I do mend things, but I draw the line at sox because I get them for twenty-five cents a pair at garage sales. But I've been known to use the ribbing of the sox as interesting cuffs on sleeves. Some articles of clothing are cut up into quilt blocks. I have a very colorful quilt that is made completely from shirts my son left behind when he moved out many years ago, and a wall quilt that is baskets made of his stripe shirts. Stripe material makes very interesting basket blocks -- a long piece with stripe going horizontal, a short piece with stripe going horizontal, and so on: ===#===# (that's as close as I can come with what's available on my keypad).
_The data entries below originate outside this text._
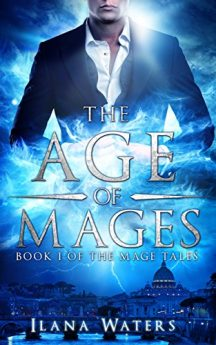 The Age of Mages Book I of the Mage Tales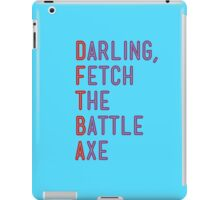 Darling, Fetch the Battle Axe (DFTBA) iPad Case/Skin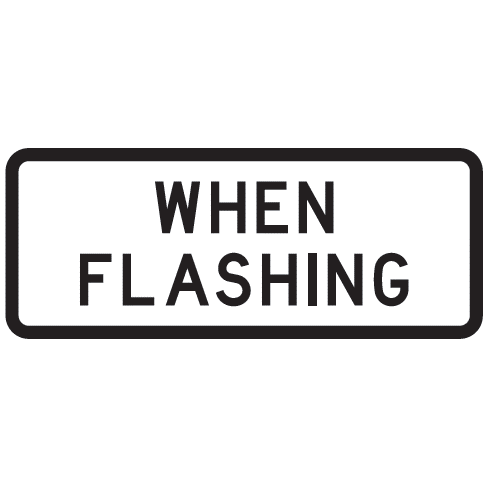When Flashing Sign - U.S. Signs and Safety
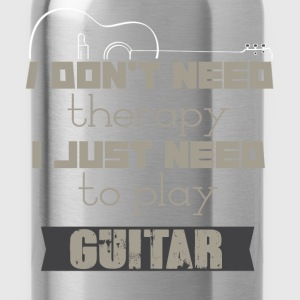 I don't need therapy I just need to play guitar - Water Bottle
One thing I see is that people have so much more clothes than they used to. I used to work in the office of an agency that provides jobs to the mentally disabled, and we had a thrift shop. We got a real glut of clothing -- some of it made so cheap that it wasn't worth trying to resell -- and yes we did ship stuff like that to third world countries. But we would have to dispose of it if it was soiled or stained, and that increased our dumping fees. It would be a big problem for our disabled folks to sort out things like this because most of them had health problems or allergies. So be sure you ask before you donate something that's stained or damaged.
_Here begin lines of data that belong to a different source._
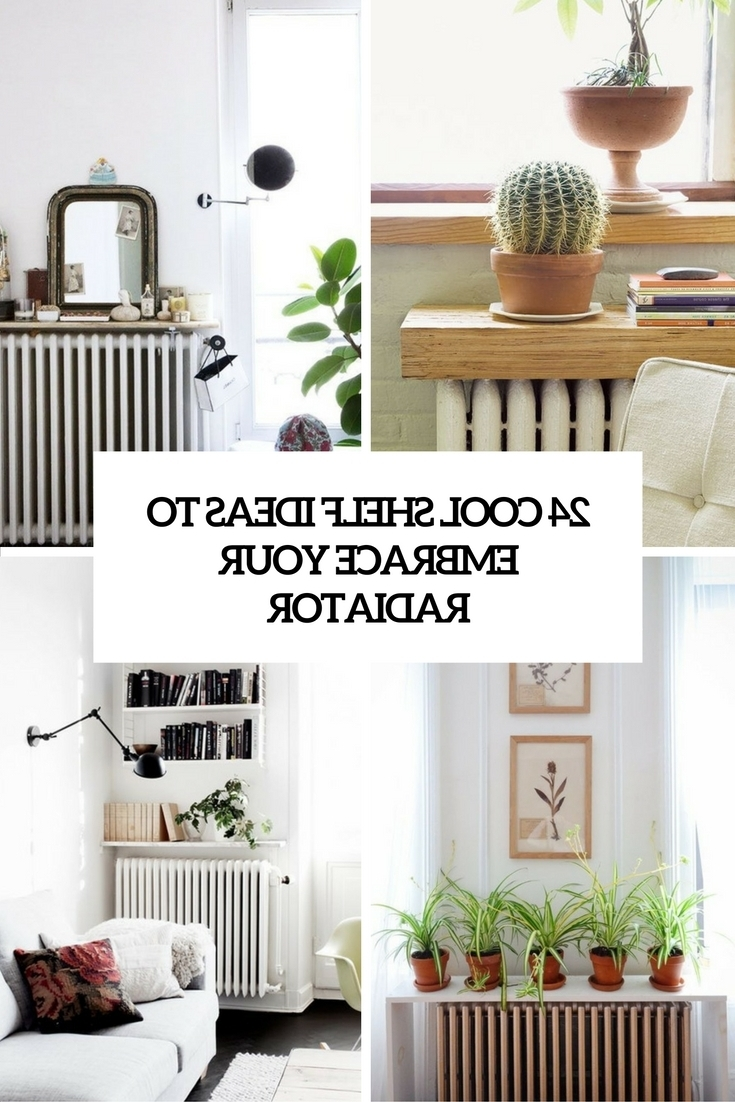 24 Cool Shelf Ideas To Embrace Your Radiator – Shelterness Throughout Most Current Radiator Cover With Bookcases Above (View 1 of 15)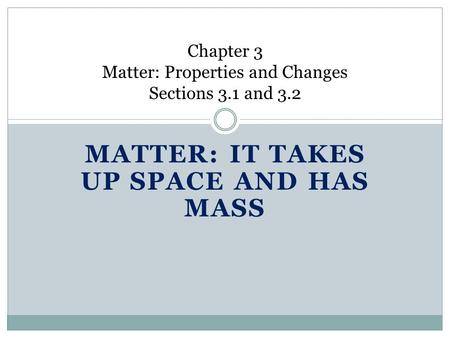 MATTER: IT TAKES UP SPACE AND HAS MASS Chapter 3 Matter: Properties and Changes Sections 3.1 and 3.2.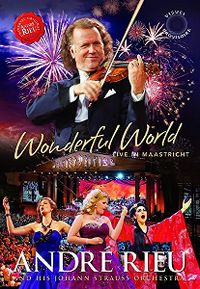 Cover André Rieu And His Johann Strauss Orchestra - Wonderful World - Live In Maastricht [DVD]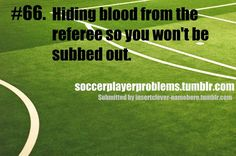 Soccer Girl Problems. Once I had blood like gushing out of my knees and I had a bloody nose lol.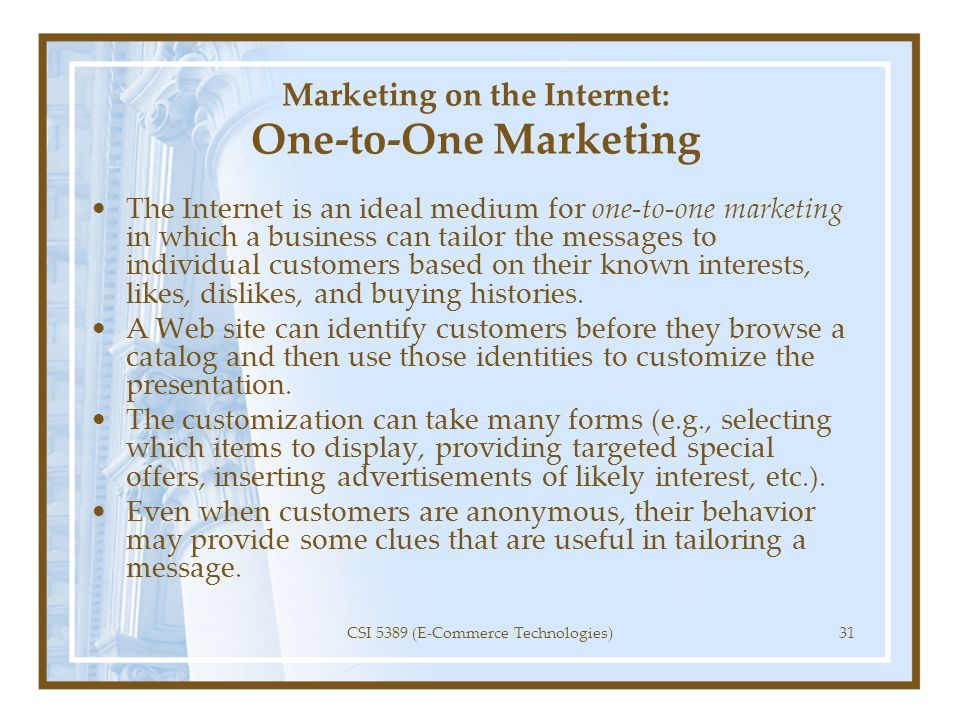 Marketing on the Internet: One-to-One Marketing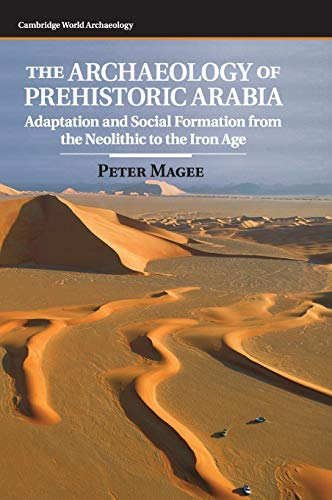 9780521862318: The Archaeology of Prehistoric Arabia: Adaptation and Social Formation from the Neolithic to the Iron Age (Cambridge World Archaeology)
Use it up, Wear it out, Make it do, or do without. Not something most people are used to following, but something often heard in my childhood. --Ilene
You reminded me about my grandfather who passed on in the early 70's. I have a memory of him in his work pants with a bright red patch up the center back seam where they had been let out by my grandmother. He didn't care and when I asked dear Grandma why the color red she didn't bat an eye and said not only was it the only color cloth available but it made it easier to spot Grandpa when he was bending over in the huge back garden! Not that you are going to such a thing but the repair job you mentioned brought back such a dear memory ....... why are you wasting time reading this - you have mending to do...all those lonesome socks etc. to repair! Budster who never puts her machine away it seems (or should that be seams?)
ronbre, I use cardboard boxes obtained from stores for magazine storage. Seal the box closed. Measure up about 3" on opposite sides. Mark about 2" inches into the face(and back) of the box continuing the 3" mark; you would have a mark in the upper left and lower right, connecting them with a diagonal line. Cut the sides, face marks to create 2 magazine holders.
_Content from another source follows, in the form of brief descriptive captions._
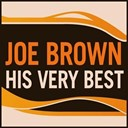 Joe Brown - Joe brown - his very best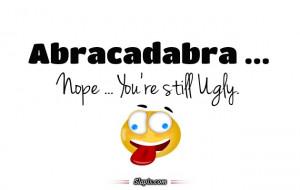 You're Still Ugly | Others on Slapix.com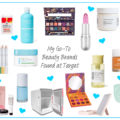 20 of My Favorite Brands You Can Find in The Target Beauty Aisle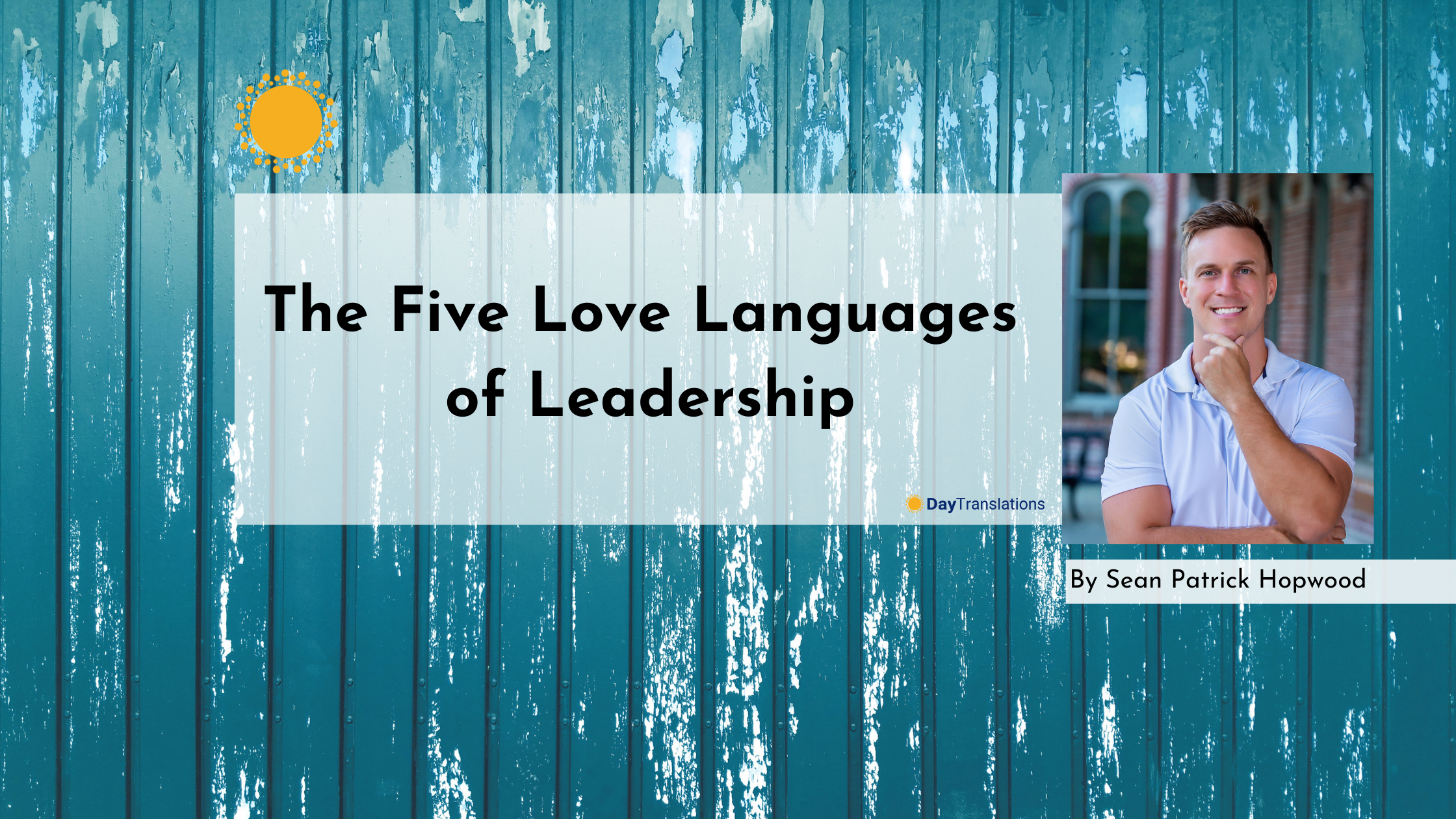 The Five Love Languages of Leadership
I don't eat cereal, but I used to use laundry detergent boxes for holders. I store my art magazines and catalogues in them.
Speaking as a member of the younger generation (ahem, if I still may, at 28)... there are a few of us out here with these skills, suddenly finding ourselves in great demand among our formerly-un-frugal friends.
DH always chuckled at me for darning socks while watching TV, taking up hems or otherwise altering old/cheaply-purchased clothes to fit, re-binding frayed edges on otherwise perfectly good towels, etc. I just ignored him, and enjoyed my conversations with his grandmother over the years. She was delighted to have someone to pass her knowledge on to, and I've enjoyed learning some different tricks that my own grandmother (who taught me to sew) didn't have.
Anyway. In the last two weeks, DH has delivered into my care for mending: several pair of socks, his gym bag (split along several seams), pants that need a zipper replaced, and his favorite t-shirt with a rip in it. Our personal financial situation hasn't changed (thankfully), but the general economic climate seems to have made him more receptive to these types of ideas.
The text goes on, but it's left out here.